Colombia: ¿Éxito o Fracaso de un Pais ?

Foto para Opinión de LInda Aragon de EL ACONTECER.
Por: Linda Esperanza Aragón

lindaearagonm12@hotmail.com

El Acontecer

Determinar si Colombia es exitosa o fracasada es una tarea ardua. Desde mi humanidad y el periodismo (que es mi profesión) intentaré exponer a través de este ensayo lo que interpreto de mi país, pues es un escenario de contrastes que conserva una realidad casi que impredecible.

Empiezo a contextualizar este escrito concibiendo la importancia de conocer nuestra historia, y aclaro que no se trata de aprenderse fechas exactas o memorizar la diacronía que desencadena los hechos. Conocer la historia de Colombia es saber dónde tenemos los pies aterrizados, quiénes somos y de qué estamos hechos. Porque los que no conocen nada, no aman nada. Quien no puede amar, no siente la motivación para emprender y afrontar. Y con este argumento me atrevo a decir que gran parte de los colombianos no han explorado ni reconocido su país; no tienen idea de qué responder cuando les preguntan sobre su cultura, política, economía y rasgos sociales. Y cuando algo no se conoce, no es posible amarlo. Por eso hemos fracasado, porque aún falta una gran parte de la población para luchar con fuerzas sólidas y hacer de Colombia un país boyante. O intentarlo, por lo menos.

¿Qué hay de la democracia? Todavía es una quimera, y cada vez la inequidad vuelve más ciega a la justicia. La gente ha decidido resolver sus problemas por su propia mano de manera violenta, se ha puesto de moda el linchamiento, una práctica cruel cuando las personas asimilan que la injusticia ya no tiene remedio. Resulta difícil la tarea de repensar la democracia mientras no exista el compromiso de sustentar una identidad. Siendo pragmáticos podemos construir un espíritu colectivo y nuestro carácter no sería moldeado por el pesimismo.

Hace falta ese interés por reconstruir los tejidos sociales. Hay que entender el concepto de libertad que, no significa salir corriendo para romper las barreras enladrilladas y caer en los brazos lánguidos del libertinaje.

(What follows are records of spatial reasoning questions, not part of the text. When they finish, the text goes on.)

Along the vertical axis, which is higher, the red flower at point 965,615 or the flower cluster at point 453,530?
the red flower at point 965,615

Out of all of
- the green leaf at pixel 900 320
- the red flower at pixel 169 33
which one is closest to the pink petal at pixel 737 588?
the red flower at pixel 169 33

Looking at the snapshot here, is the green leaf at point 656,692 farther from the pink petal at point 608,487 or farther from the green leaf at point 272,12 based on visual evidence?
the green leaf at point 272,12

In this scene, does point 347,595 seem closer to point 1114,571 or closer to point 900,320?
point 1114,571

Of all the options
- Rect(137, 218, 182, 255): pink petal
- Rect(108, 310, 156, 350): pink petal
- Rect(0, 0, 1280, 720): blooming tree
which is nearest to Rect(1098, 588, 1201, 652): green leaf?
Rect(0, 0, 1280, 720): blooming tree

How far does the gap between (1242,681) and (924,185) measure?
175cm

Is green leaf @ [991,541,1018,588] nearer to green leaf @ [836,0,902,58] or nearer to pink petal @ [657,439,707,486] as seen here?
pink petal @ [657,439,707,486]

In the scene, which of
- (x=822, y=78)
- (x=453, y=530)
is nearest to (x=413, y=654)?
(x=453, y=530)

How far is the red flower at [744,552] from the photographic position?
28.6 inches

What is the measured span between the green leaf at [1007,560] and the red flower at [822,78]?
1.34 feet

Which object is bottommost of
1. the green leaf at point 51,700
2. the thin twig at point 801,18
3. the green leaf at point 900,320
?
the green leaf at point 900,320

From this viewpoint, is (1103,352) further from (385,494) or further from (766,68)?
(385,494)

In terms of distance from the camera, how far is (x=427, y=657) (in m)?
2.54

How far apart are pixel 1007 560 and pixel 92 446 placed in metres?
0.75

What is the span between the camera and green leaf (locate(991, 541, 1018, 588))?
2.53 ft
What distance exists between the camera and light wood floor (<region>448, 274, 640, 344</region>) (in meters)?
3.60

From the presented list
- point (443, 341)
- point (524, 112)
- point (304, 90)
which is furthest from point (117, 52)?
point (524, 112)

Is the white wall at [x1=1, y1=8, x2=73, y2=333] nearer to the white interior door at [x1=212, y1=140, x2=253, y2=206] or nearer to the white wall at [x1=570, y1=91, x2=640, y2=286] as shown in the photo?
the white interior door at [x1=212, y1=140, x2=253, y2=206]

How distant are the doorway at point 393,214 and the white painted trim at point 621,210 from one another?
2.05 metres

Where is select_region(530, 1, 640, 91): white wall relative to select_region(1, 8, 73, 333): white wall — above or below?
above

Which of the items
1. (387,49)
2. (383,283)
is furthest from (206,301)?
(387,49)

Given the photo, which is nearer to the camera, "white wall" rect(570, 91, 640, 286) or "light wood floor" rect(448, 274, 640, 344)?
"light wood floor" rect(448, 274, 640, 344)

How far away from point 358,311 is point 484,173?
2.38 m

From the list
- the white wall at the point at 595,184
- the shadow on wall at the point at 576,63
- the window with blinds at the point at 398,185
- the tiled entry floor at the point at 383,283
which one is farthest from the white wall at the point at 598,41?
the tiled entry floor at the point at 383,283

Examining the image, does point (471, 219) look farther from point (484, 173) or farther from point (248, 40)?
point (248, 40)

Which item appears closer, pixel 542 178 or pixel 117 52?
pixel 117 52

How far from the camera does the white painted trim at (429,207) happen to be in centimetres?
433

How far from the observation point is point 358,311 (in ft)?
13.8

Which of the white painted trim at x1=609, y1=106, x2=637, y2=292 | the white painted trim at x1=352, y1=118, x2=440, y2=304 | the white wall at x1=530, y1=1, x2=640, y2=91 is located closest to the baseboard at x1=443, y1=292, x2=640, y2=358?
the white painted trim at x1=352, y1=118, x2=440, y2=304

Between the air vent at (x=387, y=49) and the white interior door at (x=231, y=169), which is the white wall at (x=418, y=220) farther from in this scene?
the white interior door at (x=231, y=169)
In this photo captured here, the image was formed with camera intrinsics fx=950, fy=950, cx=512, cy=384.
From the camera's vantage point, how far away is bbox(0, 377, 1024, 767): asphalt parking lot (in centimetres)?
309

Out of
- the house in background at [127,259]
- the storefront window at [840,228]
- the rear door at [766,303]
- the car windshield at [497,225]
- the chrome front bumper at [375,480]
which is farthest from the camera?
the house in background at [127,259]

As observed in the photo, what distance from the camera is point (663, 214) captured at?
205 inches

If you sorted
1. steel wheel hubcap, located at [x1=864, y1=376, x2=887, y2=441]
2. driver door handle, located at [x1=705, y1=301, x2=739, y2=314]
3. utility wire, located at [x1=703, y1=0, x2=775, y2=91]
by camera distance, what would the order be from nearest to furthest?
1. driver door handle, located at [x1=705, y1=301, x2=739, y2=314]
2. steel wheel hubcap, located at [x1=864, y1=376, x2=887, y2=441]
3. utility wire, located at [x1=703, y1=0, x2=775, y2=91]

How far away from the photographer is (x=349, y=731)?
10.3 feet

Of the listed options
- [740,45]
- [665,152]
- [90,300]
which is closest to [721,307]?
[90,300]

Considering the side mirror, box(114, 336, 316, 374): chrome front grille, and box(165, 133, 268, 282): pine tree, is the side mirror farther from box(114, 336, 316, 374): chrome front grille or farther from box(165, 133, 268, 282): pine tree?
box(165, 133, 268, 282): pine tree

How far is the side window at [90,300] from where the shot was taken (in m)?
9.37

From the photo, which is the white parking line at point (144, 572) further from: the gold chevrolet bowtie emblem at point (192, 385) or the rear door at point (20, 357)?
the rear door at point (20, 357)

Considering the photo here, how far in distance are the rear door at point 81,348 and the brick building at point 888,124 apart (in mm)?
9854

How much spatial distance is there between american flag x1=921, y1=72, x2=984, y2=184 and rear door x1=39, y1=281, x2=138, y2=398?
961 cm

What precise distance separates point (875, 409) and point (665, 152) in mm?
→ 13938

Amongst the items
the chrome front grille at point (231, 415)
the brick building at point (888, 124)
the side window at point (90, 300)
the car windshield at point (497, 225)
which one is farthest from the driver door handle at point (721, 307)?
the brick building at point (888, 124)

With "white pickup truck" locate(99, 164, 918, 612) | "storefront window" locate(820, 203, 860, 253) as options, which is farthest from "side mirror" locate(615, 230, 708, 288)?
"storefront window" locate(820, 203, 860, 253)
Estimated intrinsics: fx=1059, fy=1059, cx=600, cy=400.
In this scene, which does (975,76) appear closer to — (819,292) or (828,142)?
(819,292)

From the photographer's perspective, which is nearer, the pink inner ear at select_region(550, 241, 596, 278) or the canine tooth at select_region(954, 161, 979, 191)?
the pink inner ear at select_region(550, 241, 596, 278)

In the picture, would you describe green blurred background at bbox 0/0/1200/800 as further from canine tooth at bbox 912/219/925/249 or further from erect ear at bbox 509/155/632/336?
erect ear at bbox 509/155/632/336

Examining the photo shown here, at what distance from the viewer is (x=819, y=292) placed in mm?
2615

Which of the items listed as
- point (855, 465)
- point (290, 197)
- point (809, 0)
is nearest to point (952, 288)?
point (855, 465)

Existe otro concepto de libertad que puede contribuir a nuestra reconstrucción como un pueblo interrelacionado, y es el que revela Octavio Paz: “La libertad no es una filosofía y ni siquiera es una idea; es un movimiento de la conciencia que nos lleva, en ciertos momentos, a pronunciar dos monosilábicos: Sí o No”. La libertad es, sobre todo, un derecho auténtico y preciado.

Ahora, ¿cómo se gestiona la política en Colombia? A decir verdad, en mi país hay políticos que divulgan discursos sin contenidos, y en este punto ya hablo de “la politiquería”, la cual se aleja de la trasparencia y del respaldo colectivo. Nuestros oídos están cansados de palabras, porque no se ha dicho un argumento que posea un significado profundo.

Las vías para que la mujer milite en la política son pocas; el hombre tiene más entradas, ya que se cree que el sexo femenino es débil y muy sentimental, y por ello no posee el criterio adecuado para regir y ser líder. En mi país se piensa que la política es para los machos cabríos y que las mujeres no pueden ser protagonistas en este campo.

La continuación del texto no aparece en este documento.